The appalling acts that followed did nothing to dissuade Patrick Hepburn from re-commencing his correspondence with England.

He carried out another abortive love-affair, this time with Lady Isobel Borthwick, his neighbour. She lured him to a midnight tryst, and he was then taken and temporarily imprisoned by the men of Borthwick castle.

On 15th January 1545, George Wishart came to Haddington to preach. The congregation was so small that it was suspected that the Earl of Bothwell had given orders forbidding attendance.

The next night Wishart stayed at the house of John Cockburn of Ormiston. By midnight Patrick Hepburn had the house surrounded and took Wishart away with him to Hailes Castle, guaranteeing his safety. Mary of Guise requested that Wishart be handed over to her, and eventually, despite his promises, the Earl took him to Edinburgh Castle. Wishart was thrown into the smaller of the pit-prisons in the castle.

George Wishart stood trial at St Andrews in February 1545. He was found unsurprisingly guilty and horrifically burned to death.

Before the end of 1545 the English had again crossed the Scottish border. England’s Scottish sympathisers were suspect, and the Fair Earl was once again exiled and imprisoned. Hailes Castle was given to Isobel Borthwick’s husband, but in any case soon fell into English hands.

The Scottish defeat at Pinkie meant that Patrick was freed, and he almost immediately sent his nephew to the English, with the proposal that the Fair Earl be given either the Princess Mary or the Princess Elizabeth as his wife, in exchange for Hermitage Castle.
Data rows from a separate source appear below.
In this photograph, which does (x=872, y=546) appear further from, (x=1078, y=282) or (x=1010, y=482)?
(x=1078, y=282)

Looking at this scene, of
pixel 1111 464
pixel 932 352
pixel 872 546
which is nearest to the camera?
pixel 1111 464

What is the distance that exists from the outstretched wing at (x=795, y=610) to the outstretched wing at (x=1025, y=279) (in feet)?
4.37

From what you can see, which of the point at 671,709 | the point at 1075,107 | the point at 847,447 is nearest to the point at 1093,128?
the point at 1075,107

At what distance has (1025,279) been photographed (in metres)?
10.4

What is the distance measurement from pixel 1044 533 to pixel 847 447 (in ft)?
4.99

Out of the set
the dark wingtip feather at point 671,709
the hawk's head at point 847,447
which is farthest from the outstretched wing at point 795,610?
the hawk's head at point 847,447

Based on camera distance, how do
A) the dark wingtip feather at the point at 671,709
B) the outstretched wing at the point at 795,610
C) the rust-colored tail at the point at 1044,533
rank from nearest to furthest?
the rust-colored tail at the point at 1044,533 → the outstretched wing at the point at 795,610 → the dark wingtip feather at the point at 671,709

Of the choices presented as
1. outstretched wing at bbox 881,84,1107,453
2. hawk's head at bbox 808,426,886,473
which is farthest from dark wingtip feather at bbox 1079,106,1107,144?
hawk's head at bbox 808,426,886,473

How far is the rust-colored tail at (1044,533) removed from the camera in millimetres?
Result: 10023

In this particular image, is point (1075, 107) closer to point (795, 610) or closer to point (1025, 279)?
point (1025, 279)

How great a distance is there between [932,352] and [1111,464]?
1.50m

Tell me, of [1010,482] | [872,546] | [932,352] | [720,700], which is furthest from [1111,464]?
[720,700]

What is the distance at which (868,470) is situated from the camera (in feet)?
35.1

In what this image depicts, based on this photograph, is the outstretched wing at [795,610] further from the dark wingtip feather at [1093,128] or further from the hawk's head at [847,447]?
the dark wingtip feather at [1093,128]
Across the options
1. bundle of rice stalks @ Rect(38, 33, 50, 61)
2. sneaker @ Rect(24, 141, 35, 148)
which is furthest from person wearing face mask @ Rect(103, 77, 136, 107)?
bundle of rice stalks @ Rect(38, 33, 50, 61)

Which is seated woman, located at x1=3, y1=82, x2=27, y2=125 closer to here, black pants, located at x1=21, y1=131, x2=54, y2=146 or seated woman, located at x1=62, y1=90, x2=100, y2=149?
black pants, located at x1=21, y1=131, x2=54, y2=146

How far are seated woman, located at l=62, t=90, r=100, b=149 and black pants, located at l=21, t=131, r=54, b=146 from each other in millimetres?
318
This proposal was coolly received.

Meanwhile, the Scots had treatied with France, and six thousand troops landed at Leith, forcing the Earl to flee to London. About this time he publicly claimed that Mary of Guise had twice promised to marry him. Mary’s only option was to accuse him of treason.

In the late summer of 1548 Patrick formally renounced his allegiance to the Scottish crown and became a pensioner of England to the tune of 3000 crowns. He passed five more years in exile.

In 1554, Mary of Guise forgave him, appointing him Lieutenant of the Borders and he returned to Edinburgh.

In July 1556, he betrothed his daughter Janet to Robert Lauder of the Bass. By September he lay dangerously ill in Dumfries and Janet’s engagement had been called off, indicating that her father’s illness had allowed her to exert her choice. Patrick died shortly afterwards and his titles passed to his son, James Hepburn.

With a father constantly on he move and sometimes imprisoned, James’ early life was likely to have been unsettled.  is parents’ divorce meant that he saw little of his mother – his father gifted her the lands of Moreham, where she lived until her death, whereas James was sent to his great uncle Bishop Patrick at the Palace of Spynie, to be educated.

James completed his education abroad, certainly spending some time in Paris, where critics later claimed he studied the black arts of magic and sorcery. He returned to Scotland on the death of his father in September 1556. Patrick Hepburn had died, possibly of TB, aged thirty four, and James succeeded to his titles.

James’ later actions showed that he had learned from his father’s follies – his disloyalty had brought about the loss of his liberty and his lands, and his grudges had never been satisfied. James Hepburn became a loyal servant of the Scottish Crown, and the only noble not to ever be in the pay of the English – he never forgave them for the Rough Wooing, and refused to accept such an income, however badly in need of it he became.

Although a Protestant, James also had a hatred of religious persecution which was not shared by his Knox-led contemporaries. As well as the fact of his being educated partly by a Catholic Bishop, it has been speculated that this may have been due to the involvement of his father in the death of Wishart, a man James Hepburn likely heard preach in the villages around his childhood home, possibly even his spiritual teacher.

One trait James did share with his father was an eye for the ladies and a sense that he could have any woman he wanted – even a Queen.